**DÉFIS:**
a. D'après l'extrait du document, de combien de temps les généralistes disposent-ils pour assurer les conseils de cycle ou conseils de maîtres ?
b. Les affirmations suivantes concordent-elles avec l'extrait du document ? Répondez par oui ou par non pour chacune, en citant les mots décisifs du texte.
(i) Les obstacles mécaniques émanent de réalités matérielles et administratives.
(ii) Un temps est spécifiquement réservé au travail en réseau élargi.
(iii) Les obstacles culturels proviennent uniquement des textes officiels.
c. Recopiez fidèlement le passage de l'extrait du document qui va de « E15 Roger A1 » jusqu'à « incompréhension des enseignants. » inclus.

**EXTRAIT DU DOCUMENT:**
★ ★ ★ ★
Si le potentiel de connexions du RASED est démesuré, la concrétisation des échanges reste soumise aux limites humaines. Deux types de motifs, mécaniques ou culturels, peuvent amenuiser ou empêcher la quantité des contacts.
Les obstacles mécaniques, émanant de réalités matérielles et administratives, influent sur la faisabilité des rencontres. Une zone géographique très étendue demande pour être couverte du temps et des indemnités de déplacement. Plus elle est importante, plus elle devient coûteuse pour l'institution en terme de postes et de frais annuels, et moins elle permet d'entrevues. Quand l'administration accepte des remboursements selon les tarifs kilométriques en vigueur, les écoles éloignées sont desservies par le RASED si la nécessité s'en fait sentir. Dans le cas contraire, les connexions s'en trouvent fortement entravées.
E15 Roger A1 p. 203
‘"Frais de déplacement, c'est pour évoquer le manque de moyens financiers et les choix d'intervention liés parfois à cette réalité."’Un secteur ramassé dans un territoire plus restreint peut paradoxalement s'avérer problématique, si le nombre d'école est trop important. Les priorités établies entraînent le délaissement de nombreuses situations, à la grande incompréhension des enseignants.
E64 Dorothée A2 p. 811
‘" Il y a une rééducatrice sur le groupe mais elle reste en primaire. Moi, je ne l'ai jamais vue en maternelle. Mais c'est pareil, on travaille avec le réseau depuis peu de temps - quatre, cinq ans. Avant, on n'avait pas [de maître E] parce qu'il n'y avait pas assez de moyens pour qu'on nous mette quelqu'un." ’E65 Aurore A2 p. 820
‘" Pour Alain, (…) une aide – notamment du réseau d'aides – était indispensable. C'est un enfant qu'on aurait peut-être pu faire évoluer. Dans le cas contraire, le réseau aurait été l'intermédiaire entre la famille qui était sur la défensive et les spécialistes qui sont plus difficiles d'accès. (…)Rien, c'est dément. ’Administrativement, le règlement institutionnel omet toute contrainte appuyant le caractère obligatoire des connexions. Si la collaboration interne au RASED est en passe de se régulariser 325 , l'organisation des concertations entre spécialisés et généralistes est encore soumise à rude épreuve. Les spécialisés disposent d'heures de synthèses 326 pour assurer la cohérence de leurs actions. En parallèle les généralistes bénéficient d'une heure par semaine 327 pour assurer les conseils de cycle ou conseils de maîtres. Mais aucun temps n'est spécifiquement réservé au travail en réseau élargi qui doit être organisé sur le volume horaire théorique restant dû à l'institution.
Par ailleurs, les obstacles culturels qui gangrènent l'éventualité des connexions proviennent du contexte social général et des acteurs eux-mêmes. L'individualisme ambiant et le culte du temps libre défont sournoisement ce que disent les textes officiels. L'isolement, le repli sur soi professionnel apparaissent comme une solution de facilité, un moindre investissement, une économie d'énergie. Ainsi le travail des spécialisés et des généralistes semble-t-il s'effectuer en parallèle.
★ ★ ★ ★
**DONNÉES FOURNIES:**
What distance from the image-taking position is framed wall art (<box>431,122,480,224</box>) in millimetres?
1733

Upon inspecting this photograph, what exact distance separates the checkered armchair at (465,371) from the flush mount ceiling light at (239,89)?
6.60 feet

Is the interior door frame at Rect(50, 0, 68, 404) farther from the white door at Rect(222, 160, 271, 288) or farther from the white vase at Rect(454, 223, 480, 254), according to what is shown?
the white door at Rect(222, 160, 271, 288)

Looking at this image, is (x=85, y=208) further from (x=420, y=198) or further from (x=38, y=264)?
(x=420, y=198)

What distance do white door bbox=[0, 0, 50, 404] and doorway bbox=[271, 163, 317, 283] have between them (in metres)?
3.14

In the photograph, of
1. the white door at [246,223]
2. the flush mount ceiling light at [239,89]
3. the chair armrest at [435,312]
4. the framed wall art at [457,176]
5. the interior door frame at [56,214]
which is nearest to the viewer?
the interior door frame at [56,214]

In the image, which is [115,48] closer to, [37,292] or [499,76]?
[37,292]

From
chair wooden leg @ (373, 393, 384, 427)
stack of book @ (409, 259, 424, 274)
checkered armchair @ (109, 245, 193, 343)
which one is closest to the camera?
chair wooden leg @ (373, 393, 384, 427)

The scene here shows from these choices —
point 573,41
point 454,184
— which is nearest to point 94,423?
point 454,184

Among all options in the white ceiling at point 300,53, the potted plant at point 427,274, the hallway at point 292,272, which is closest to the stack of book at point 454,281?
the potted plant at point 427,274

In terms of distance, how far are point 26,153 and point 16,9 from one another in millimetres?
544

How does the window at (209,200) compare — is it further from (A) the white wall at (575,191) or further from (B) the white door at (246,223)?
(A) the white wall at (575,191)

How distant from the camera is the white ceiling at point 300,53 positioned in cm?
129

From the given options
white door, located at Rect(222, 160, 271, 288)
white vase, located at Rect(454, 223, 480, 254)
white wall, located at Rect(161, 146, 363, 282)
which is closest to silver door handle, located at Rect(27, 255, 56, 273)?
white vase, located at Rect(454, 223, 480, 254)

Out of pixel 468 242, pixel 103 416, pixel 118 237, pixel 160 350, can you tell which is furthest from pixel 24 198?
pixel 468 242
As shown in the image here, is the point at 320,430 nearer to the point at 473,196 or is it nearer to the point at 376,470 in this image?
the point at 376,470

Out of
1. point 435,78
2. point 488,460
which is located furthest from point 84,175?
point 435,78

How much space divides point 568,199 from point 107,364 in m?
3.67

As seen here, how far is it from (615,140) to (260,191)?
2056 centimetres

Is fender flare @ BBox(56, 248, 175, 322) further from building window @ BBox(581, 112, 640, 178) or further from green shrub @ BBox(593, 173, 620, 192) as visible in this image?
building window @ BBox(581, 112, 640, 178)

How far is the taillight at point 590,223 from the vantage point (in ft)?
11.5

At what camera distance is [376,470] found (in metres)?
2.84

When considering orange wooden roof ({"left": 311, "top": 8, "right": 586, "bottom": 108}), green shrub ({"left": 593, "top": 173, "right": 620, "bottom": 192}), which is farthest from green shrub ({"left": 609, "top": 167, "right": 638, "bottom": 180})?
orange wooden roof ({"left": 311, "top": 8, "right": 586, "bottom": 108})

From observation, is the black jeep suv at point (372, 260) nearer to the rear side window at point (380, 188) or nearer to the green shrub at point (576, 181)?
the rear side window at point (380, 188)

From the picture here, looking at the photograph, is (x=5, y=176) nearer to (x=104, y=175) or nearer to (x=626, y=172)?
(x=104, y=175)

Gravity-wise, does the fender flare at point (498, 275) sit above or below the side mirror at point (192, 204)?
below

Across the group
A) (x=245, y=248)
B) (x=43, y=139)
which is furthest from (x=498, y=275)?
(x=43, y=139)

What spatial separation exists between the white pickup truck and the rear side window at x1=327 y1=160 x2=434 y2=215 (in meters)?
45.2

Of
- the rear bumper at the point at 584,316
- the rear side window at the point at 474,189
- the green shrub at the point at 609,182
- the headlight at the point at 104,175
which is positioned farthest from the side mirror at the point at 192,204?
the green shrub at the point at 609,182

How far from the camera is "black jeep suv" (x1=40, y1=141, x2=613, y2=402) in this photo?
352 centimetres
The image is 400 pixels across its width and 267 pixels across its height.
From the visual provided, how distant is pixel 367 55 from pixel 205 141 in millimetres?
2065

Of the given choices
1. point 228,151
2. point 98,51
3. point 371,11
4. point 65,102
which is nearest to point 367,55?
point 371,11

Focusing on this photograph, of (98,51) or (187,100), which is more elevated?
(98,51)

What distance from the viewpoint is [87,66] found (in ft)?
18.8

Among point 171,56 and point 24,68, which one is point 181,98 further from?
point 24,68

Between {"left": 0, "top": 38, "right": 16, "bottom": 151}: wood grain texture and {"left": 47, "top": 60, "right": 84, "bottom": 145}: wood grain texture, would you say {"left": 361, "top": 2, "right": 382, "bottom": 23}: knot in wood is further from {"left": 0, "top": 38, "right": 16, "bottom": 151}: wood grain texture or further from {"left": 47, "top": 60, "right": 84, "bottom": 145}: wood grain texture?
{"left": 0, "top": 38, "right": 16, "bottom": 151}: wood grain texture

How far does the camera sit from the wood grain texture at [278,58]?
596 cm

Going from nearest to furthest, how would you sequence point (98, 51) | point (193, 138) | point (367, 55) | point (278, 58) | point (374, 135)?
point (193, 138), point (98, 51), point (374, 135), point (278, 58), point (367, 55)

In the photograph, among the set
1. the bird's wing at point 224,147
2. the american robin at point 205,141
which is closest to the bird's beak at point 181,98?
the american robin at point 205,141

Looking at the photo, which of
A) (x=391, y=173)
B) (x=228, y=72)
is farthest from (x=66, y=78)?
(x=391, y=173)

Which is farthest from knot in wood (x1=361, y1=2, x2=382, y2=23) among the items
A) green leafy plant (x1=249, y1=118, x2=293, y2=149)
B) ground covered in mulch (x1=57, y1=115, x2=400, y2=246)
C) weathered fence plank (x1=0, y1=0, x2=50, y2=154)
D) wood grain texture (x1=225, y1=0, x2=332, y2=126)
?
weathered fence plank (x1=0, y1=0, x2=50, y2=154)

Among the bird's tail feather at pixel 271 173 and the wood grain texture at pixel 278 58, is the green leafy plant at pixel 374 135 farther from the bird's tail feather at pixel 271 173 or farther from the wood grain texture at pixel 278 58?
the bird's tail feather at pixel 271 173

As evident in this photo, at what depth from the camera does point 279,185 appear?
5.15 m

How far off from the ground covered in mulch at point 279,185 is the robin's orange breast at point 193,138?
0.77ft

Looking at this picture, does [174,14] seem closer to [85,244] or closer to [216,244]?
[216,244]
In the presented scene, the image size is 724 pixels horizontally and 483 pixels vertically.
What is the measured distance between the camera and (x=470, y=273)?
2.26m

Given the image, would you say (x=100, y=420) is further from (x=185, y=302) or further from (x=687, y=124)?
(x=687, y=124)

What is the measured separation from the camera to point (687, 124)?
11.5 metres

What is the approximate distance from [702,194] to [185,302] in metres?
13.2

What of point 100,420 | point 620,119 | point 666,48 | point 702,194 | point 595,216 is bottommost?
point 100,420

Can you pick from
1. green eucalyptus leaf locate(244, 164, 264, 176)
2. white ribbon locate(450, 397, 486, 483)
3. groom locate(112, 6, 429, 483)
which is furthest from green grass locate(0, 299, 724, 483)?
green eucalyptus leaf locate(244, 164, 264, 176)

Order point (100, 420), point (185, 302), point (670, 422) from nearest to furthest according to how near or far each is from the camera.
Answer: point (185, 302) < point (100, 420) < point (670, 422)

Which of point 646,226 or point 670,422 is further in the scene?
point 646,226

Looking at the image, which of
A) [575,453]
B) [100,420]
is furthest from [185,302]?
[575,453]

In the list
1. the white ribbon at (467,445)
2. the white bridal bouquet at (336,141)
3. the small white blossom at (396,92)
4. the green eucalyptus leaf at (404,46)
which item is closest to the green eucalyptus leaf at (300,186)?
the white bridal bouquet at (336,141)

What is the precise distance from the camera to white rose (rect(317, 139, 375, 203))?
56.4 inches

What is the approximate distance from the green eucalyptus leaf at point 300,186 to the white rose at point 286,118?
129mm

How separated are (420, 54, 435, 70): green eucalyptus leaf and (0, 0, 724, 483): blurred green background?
★ ★ ★ ★
**RÉPONSES PAR TÂCHE:**
a. D'une heure par semaine.

b.
(i) Oui : « Les obstacles mécaniques, émanant de réalités matérielles et administratives, influent sur la faisabilité des rencontres. »
(ii) Non : « Mais aucun temps n'est spécifiquement réservé au travail en réseau élargi »
(iii) Non : « les obstacles culturels qui gangrènent l'éventualité des connexions proviennent du contexte social général et des acteurs eux-mêmes »

c.
E15 Roger A1 p. 203
‘"Frais de déplacement, c'est pour évoquer le manque de moyens financiers et les choix d'intervention liés parfois à cette réalité."’Un secteur ramassé dans un territoire plus restreint peut paradoxalement s'avérer problématique, si le nombre d'école est trop important. Les priorités établies entraînent le délaissement de nombreuses situations, à la grande incompréhension des enseignants.